The Download Genome functionality of the Genomics Workbench goes out to third party URLs to access the data resources requested. The most common causes of problems with this tool are listed below:

1) You are working at a site with a proxy

To access locations on the external network, you wil need to ensure your Workbench is configured with the correct proxy information. How to enter proxy information into the Genomics Workbench is described in our manual here:

http://resources.qiagenbioinformatics.com/manuals/clcgenomicsworkbench/current/index.php?manual=Network_configuration.html

Once the settings are entered, please restart your Workbench and try using the Download Genomes tool again.

 

2) The remote site with the data is not accepting connections at this time.

If this is the case, then trying again another time should solve the problem.

 

3) The remote site is blocking access from your site.

This is not very common, but can happen. 

 

What to do if Download Genome fails for you

  • Check your proxy settings.

    If you are working at a site where there is a proxy, you can check if it is configured in the Workbench correctly by trying out other tools in the Workbench that connect to external sites. One example of this is the "Search for Sequences at NCBI" tool, which is under the Download button on the Workbench toolbar.

    If that tool works for you, but Download Genomes does not,  then,

  • Please wait a little while, for example a half hour, and then try the Download Genomes tool again. If there was a problem at the external site where the data is being downloaded from, sometimes the site will become available again after a short while.

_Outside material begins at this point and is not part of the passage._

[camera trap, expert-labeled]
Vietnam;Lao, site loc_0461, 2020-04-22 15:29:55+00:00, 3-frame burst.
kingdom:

If the above suggestions doe not work, then please:

4.2. Why are no BLAST databases listed in the Download BLAST Databases window?

The tool in the CLC Workbenches at:

Toolbox | BLAST | Download BLAST Databases

connects to a site at the NCBI:

ftp://ftp.ncbi.nlm.nih.gov/blast/db/

where they make pre-formatted BLAST databases available. This means that you must be able to connect to the external network from the machine that the CLC Workbench is running on  and if there is a proxy at your site, the Workbench must be configured to use the relevant proxy information.

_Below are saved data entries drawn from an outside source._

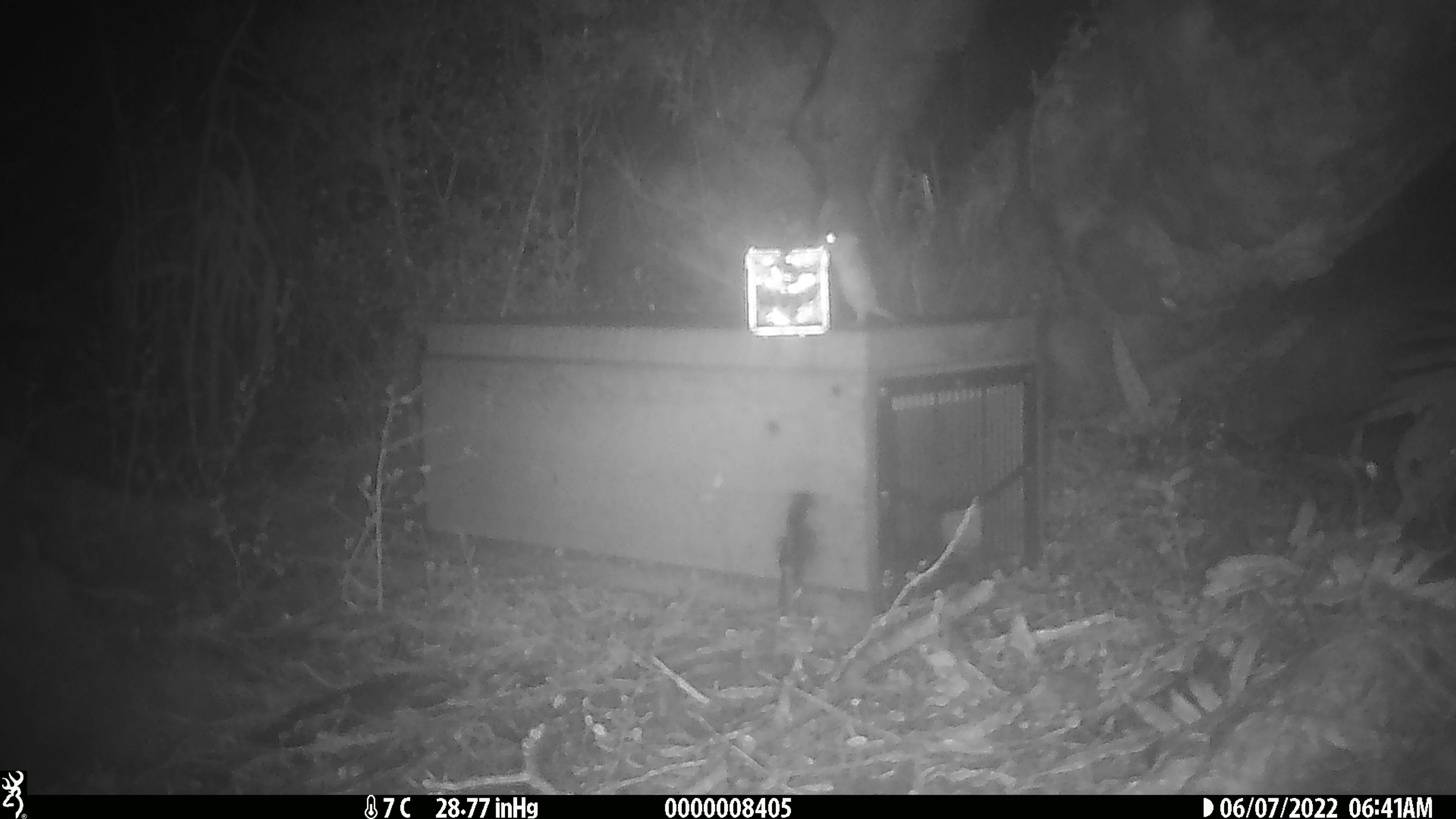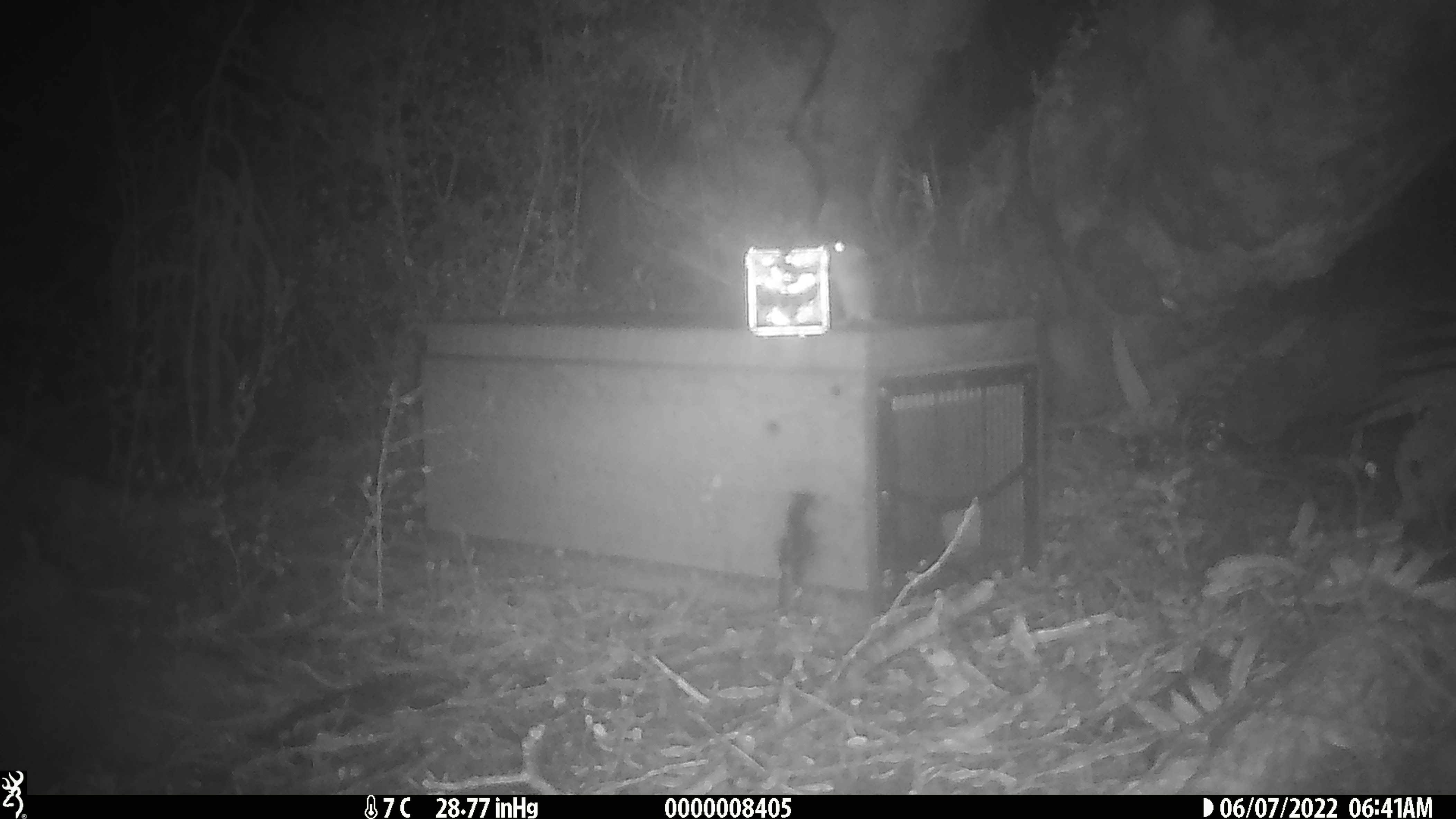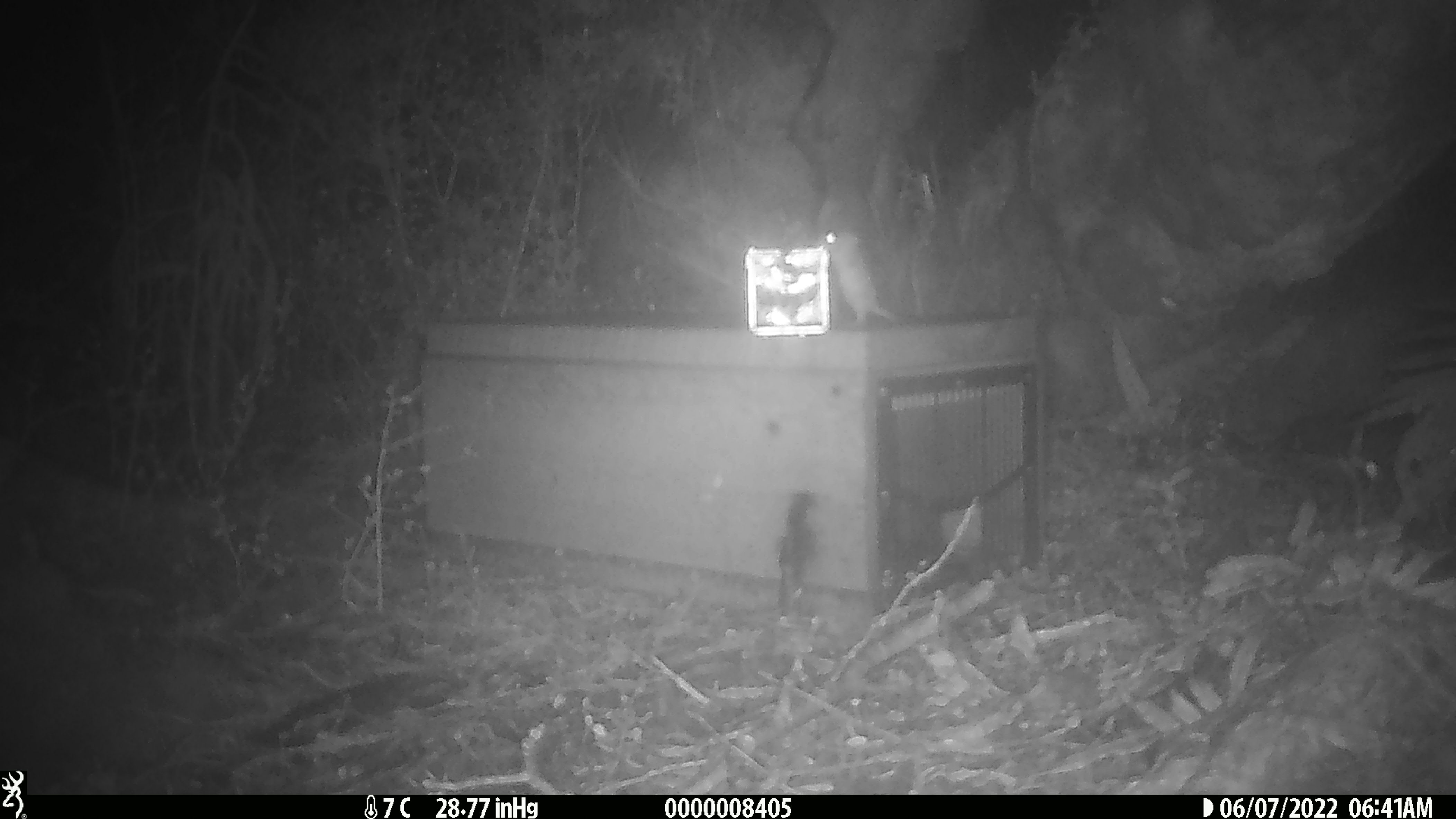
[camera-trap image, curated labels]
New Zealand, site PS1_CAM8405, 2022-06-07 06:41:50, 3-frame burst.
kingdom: Animalia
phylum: Chordata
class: Mammalia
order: Rodentia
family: Muridae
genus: Mus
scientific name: Mus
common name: mouse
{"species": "mouse (Mus)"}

If your machine is unable to connect the external network, and specifically to the ftp site above, then the "Download BLAST Database" window will not have any content.

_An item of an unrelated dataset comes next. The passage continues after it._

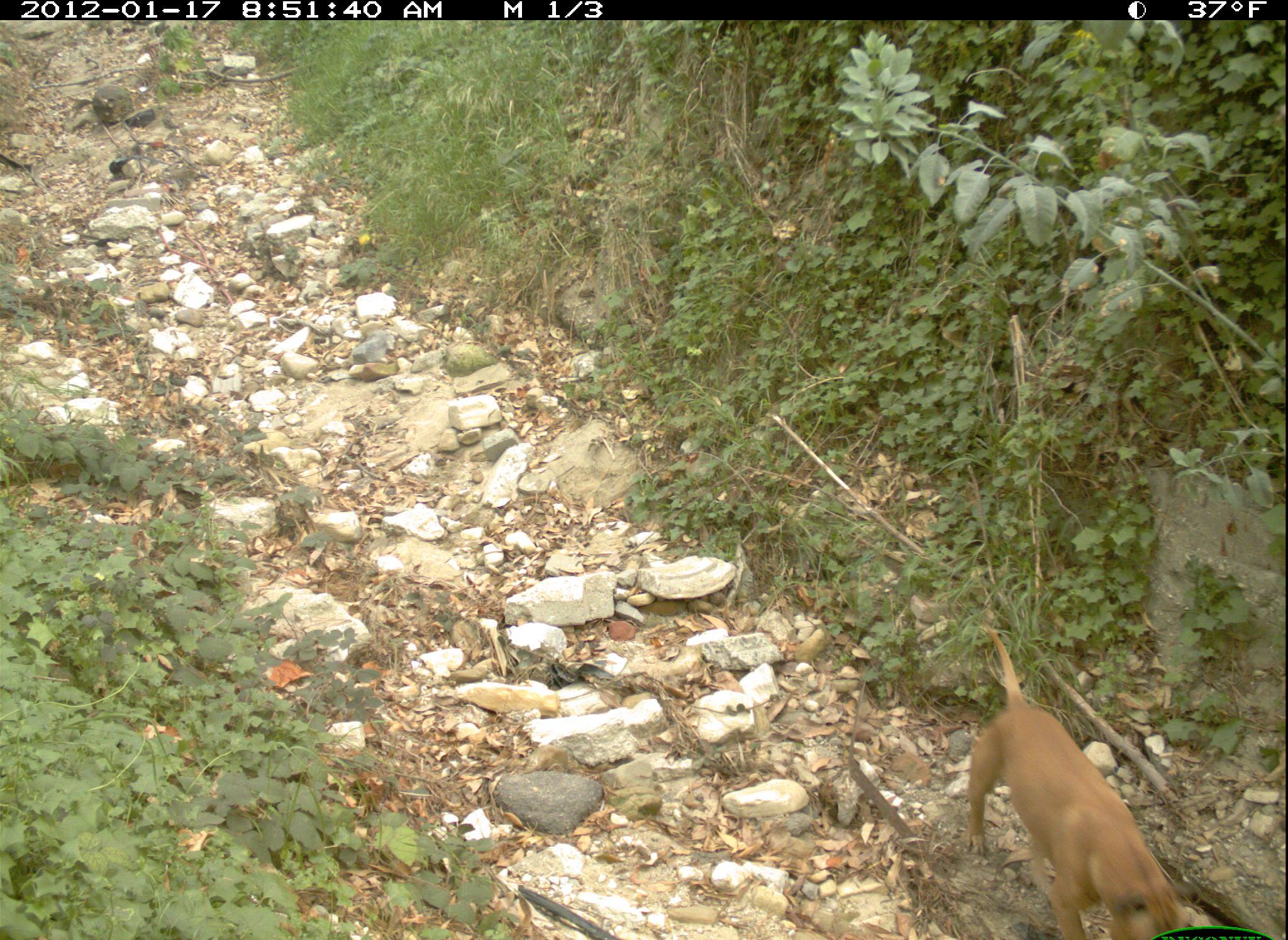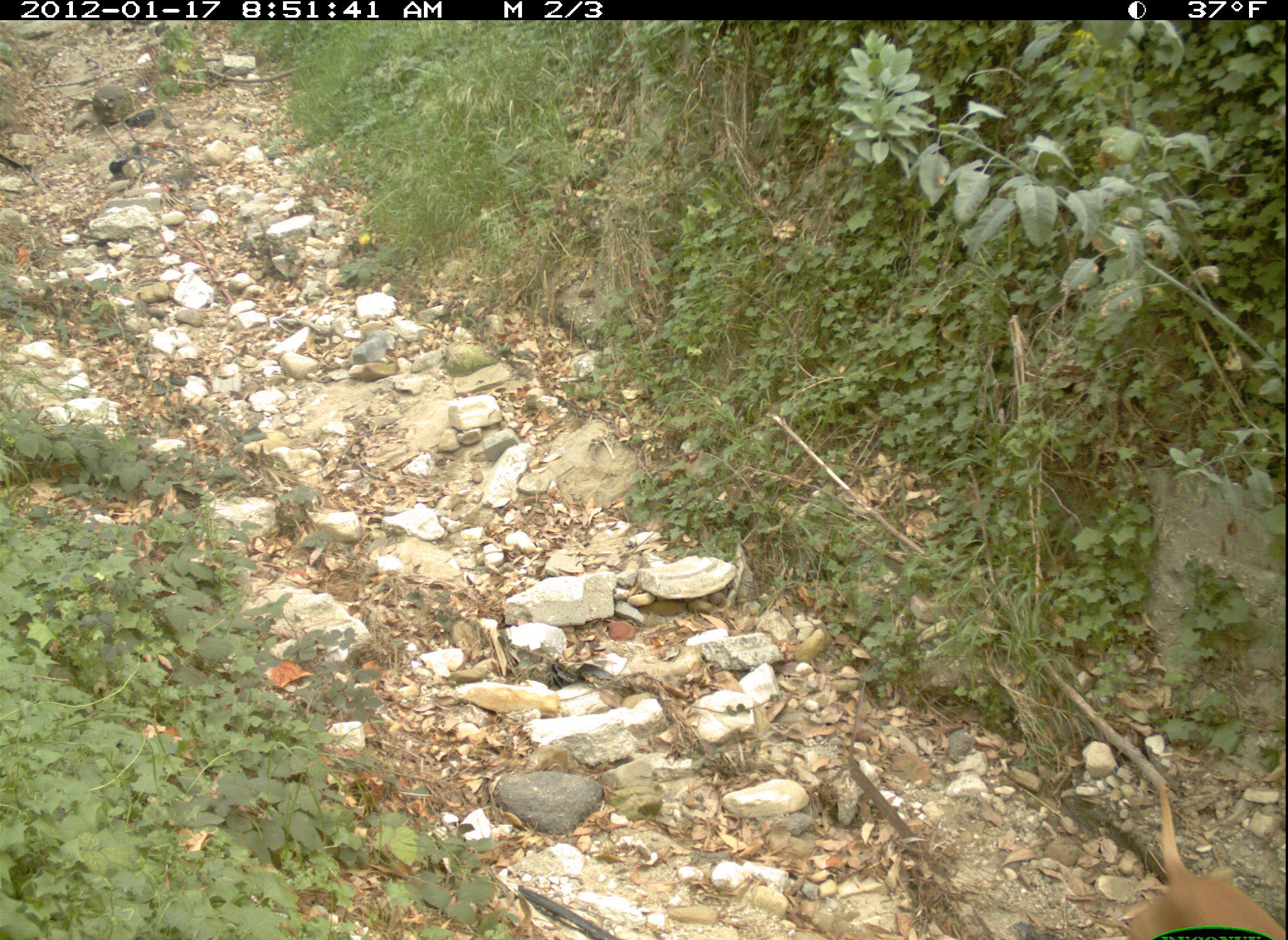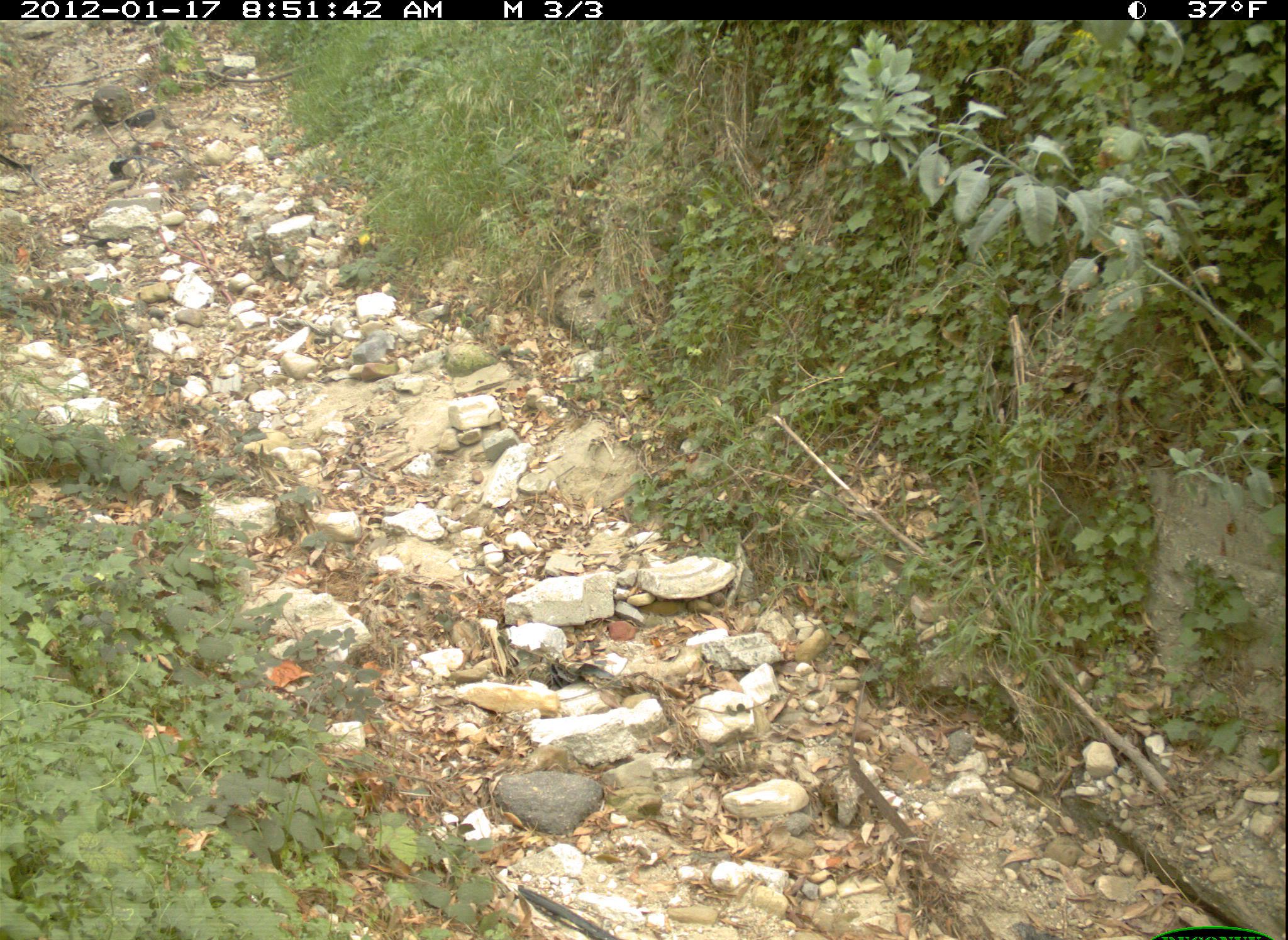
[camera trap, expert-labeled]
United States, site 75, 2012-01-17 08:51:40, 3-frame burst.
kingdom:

Instructions for how to configure the Workbench with proxy information can be found in our manual at:

http://resources.qiagenbioinformatics.com/manuals/clcgenomicsworkbench/current/index.php?manual=Network_configuration.html

You may need to talk to a local IT person to find what the correct settings are for your site.

If connecting to the external network is not possible on the machine the Workbench is installed on, you could download pre-formatted databases on another machine and put them in a CLC database location, or you can create your own BLAST databases. These are described in our manual at:

http://resources.qiagenbioinformatics.com/manuals/clcgenomicsworkbench/current/index.php?manual=Make_pre_formatted_BLAST_databases_available.html

http://resources.qiagenbioinformatics.com/manuals/clcgenomicsworkbench/current/index.php?manual=Create_local_BLAST_databases.html

 

Please note that the nt and nr databases from the NCBI are very big. If these are the databases you wish to search against, it will be best to download the pre-formatted database files rathe than attempting to build these databases yourself. You may also wish to check out if others at your site are already making the relevant BLAST databases available for searching so you do not have to download and store the database yourself.